Bibby is a bigger swing player at guard and forward. The Warracknabeal, Australia, native played 88 games for the Bulldogs, averaging 9.1 points and 4.8 rebounds the last two seasons. She was limited to 18 games in 2018-19 after tearing an ACL, but was part of two Final Four teams and Mississippi State’s 2019 Elite Eight squad.

“I remember watching her play at Mississippi State and when she came into that portal, we made contact early and hit it off with her and her family,” Frese said. “She’s so unselfish. She doesn’t care if she plays inside, outside, she just wants to win. She can shoot the three and can slide into a lot of positions.”

And that’s the direction Frese’s entire roster is headed, particularly with Baltimore gamebreaker Angel Reese coming in as a freshman.

“I’ve heard from a lot of the WNBA coaches and [general managers] how much that versatility matters,” Frese added. “And with how we built our defense this past year, it was very interchangeable one through five, and offensively that’s where we’re trying to get to as well. Next year I think we’ll have more of a four-guard lineup, just building on the roster we have.”
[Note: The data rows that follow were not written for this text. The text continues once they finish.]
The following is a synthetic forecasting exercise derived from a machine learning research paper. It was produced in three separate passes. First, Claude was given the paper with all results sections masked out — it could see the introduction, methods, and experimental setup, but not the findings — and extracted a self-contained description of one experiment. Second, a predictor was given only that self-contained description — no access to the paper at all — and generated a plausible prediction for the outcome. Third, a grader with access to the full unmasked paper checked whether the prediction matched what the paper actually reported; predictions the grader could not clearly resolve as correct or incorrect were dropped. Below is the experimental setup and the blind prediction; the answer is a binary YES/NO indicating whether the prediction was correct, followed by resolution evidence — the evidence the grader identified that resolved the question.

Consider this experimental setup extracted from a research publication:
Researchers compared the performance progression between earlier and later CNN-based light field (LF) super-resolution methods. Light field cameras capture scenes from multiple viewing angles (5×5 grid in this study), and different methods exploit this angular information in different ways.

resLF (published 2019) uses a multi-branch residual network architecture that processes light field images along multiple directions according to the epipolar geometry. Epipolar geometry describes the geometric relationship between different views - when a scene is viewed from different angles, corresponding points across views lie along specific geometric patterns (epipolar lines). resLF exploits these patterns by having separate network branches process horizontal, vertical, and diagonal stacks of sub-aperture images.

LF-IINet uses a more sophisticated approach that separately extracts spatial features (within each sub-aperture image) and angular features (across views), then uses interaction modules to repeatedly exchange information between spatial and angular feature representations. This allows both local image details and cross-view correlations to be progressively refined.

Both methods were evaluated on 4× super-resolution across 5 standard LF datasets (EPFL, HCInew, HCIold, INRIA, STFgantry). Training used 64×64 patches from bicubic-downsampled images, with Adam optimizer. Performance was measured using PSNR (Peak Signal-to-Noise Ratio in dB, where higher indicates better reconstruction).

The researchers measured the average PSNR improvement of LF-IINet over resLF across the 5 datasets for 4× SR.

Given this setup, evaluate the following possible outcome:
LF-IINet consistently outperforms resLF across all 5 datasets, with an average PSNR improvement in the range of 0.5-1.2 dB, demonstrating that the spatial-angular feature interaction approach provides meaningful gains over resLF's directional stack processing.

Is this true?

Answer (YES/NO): YES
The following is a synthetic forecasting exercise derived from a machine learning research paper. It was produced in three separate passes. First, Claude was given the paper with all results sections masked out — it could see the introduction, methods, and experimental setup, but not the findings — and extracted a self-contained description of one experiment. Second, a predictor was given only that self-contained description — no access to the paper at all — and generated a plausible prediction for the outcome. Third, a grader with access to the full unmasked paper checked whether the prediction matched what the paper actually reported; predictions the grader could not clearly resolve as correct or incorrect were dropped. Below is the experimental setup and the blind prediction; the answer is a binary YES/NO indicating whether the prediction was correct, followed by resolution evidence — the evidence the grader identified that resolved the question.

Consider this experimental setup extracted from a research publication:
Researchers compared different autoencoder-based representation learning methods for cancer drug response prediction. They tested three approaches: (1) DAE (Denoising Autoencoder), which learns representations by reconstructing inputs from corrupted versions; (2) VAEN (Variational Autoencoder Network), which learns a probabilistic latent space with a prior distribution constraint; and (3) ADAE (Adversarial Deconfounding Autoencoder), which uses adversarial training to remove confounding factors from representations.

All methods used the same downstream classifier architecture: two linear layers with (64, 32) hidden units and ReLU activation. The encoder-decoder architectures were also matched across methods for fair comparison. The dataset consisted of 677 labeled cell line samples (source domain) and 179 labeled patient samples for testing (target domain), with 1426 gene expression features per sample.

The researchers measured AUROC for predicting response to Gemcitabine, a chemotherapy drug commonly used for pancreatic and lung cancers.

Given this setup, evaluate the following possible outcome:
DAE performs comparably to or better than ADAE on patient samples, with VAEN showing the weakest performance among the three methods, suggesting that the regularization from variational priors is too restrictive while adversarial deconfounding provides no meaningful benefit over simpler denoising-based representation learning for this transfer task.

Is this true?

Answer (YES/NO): NO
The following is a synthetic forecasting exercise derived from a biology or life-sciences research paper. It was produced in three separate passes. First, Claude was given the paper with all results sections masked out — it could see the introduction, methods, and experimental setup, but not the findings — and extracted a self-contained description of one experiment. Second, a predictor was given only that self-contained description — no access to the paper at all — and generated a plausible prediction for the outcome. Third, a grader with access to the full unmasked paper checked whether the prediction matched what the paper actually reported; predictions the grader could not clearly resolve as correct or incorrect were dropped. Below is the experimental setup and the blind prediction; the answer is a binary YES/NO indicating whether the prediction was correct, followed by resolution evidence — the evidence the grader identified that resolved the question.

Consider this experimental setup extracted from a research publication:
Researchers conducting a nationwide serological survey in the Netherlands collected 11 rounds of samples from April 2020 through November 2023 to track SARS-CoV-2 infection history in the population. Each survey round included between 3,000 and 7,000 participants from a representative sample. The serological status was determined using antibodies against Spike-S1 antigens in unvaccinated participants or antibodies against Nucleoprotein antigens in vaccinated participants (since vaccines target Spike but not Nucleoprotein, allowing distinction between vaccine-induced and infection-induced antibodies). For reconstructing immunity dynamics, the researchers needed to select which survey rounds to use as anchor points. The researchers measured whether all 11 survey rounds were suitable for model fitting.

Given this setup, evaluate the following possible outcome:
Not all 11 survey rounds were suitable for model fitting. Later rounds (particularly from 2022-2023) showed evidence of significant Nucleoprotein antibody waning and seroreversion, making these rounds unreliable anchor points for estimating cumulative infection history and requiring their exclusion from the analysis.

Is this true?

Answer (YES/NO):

Big Ten Freshman of the Year and conference tournament MVP Ashley Owusu already redefined the entire scheme offensively, a locomotive-like power forward with point guard skills and ability to get to the basket at will.

Along with the 6-foot-3 Reese, the 6-foot-3 redshirt sophomore Collins can also play inside and out. Reese, the consensus No. 2 recruit in the country out of St. Frances Academy, could have a similar impact to Owusu, who by the end of the year was dominating the Big Ten.
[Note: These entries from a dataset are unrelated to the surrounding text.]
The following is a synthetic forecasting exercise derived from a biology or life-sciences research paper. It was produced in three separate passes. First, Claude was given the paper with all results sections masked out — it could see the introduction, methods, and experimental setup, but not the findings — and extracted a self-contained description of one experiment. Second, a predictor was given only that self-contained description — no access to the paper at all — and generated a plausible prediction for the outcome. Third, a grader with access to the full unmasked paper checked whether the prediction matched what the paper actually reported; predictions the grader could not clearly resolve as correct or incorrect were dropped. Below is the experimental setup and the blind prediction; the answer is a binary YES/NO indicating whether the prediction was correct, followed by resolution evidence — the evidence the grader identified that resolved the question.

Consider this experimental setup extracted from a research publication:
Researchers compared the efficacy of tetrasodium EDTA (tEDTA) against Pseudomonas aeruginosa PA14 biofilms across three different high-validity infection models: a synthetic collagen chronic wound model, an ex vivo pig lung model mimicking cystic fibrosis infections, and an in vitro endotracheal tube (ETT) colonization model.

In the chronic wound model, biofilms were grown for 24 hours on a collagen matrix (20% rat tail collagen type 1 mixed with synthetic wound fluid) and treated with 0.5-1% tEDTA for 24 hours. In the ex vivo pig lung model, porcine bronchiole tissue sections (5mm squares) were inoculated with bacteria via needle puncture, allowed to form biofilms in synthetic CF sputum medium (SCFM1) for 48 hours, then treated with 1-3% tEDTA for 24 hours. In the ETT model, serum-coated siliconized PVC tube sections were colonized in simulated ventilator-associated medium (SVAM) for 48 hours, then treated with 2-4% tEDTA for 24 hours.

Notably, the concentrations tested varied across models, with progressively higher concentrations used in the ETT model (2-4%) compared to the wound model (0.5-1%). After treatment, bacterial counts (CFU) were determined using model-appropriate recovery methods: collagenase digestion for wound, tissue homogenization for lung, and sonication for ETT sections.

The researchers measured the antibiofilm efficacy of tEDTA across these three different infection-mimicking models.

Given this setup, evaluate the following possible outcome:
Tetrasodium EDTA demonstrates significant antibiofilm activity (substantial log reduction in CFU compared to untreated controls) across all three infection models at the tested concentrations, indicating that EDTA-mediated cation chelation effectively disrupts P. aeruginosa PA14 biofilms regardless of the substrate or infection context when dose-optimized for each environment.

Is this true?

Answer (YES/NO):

“Angel is just an incredible competitor, a strong alpha that if you’re not giving 100 percent, she’s going to challenge you on that,” Frese said. “She can score inside and out, take it the length of the court off a rebound or steal. She has characteristics like [WNBA All-Star] Alyssa [Thomas].”

Now plug in shooters like Benzan and Bibby, and the loss of Mikesell, who hasn’t landed at another school yet, doesn’t seem nearly as large. The 6-foot-5 Austin, ticketed to join former Maryland assistant Shay Robinson at Mississippi, was a naturally preeminent low post, but with a slightly smaller and more versatile front line, the Terrapins will still overmatch most opponents around the basket and could be more fluid offensively.

“I bet [Collins] will get 8-10 points in transition the way she runs the floor,” Frese said. “She can pick and pop, go inside and bang, and will be a dominant rebounder.”

The Terrapins also return a couple of pieces missing last year. Redshirt junior Channisse Lewis, who started 45 games the previous two years, missed all of last season with a knee injury, as did freshman Zoe Young, a top-30 recruit. They’ll join a much deeper backcourt with Owusu, Benzan and sophomore Diamond Miller, who was playing her best basketball as last season abruptly ended.

Another sophomore, 6-foot-1 swing Faith Masonius, can and did play anywhere from point guard to power forward. She’s one of four players who will be making that jump from freshman to sophomore this season, usually when players show their most improvement.

Frese didn’t rule out adding a summer transfer if she can find another fit. If not, well, she’s plenty pleased with what she has — a roster that includes four McDonald’s All-Americans in Reese, Owusu, Collins and Miller.

“The great thing about the players we have returning and with our small numbers is that they’re going to play a lot, get a ton of minutes and be extremely happy,” Frese said.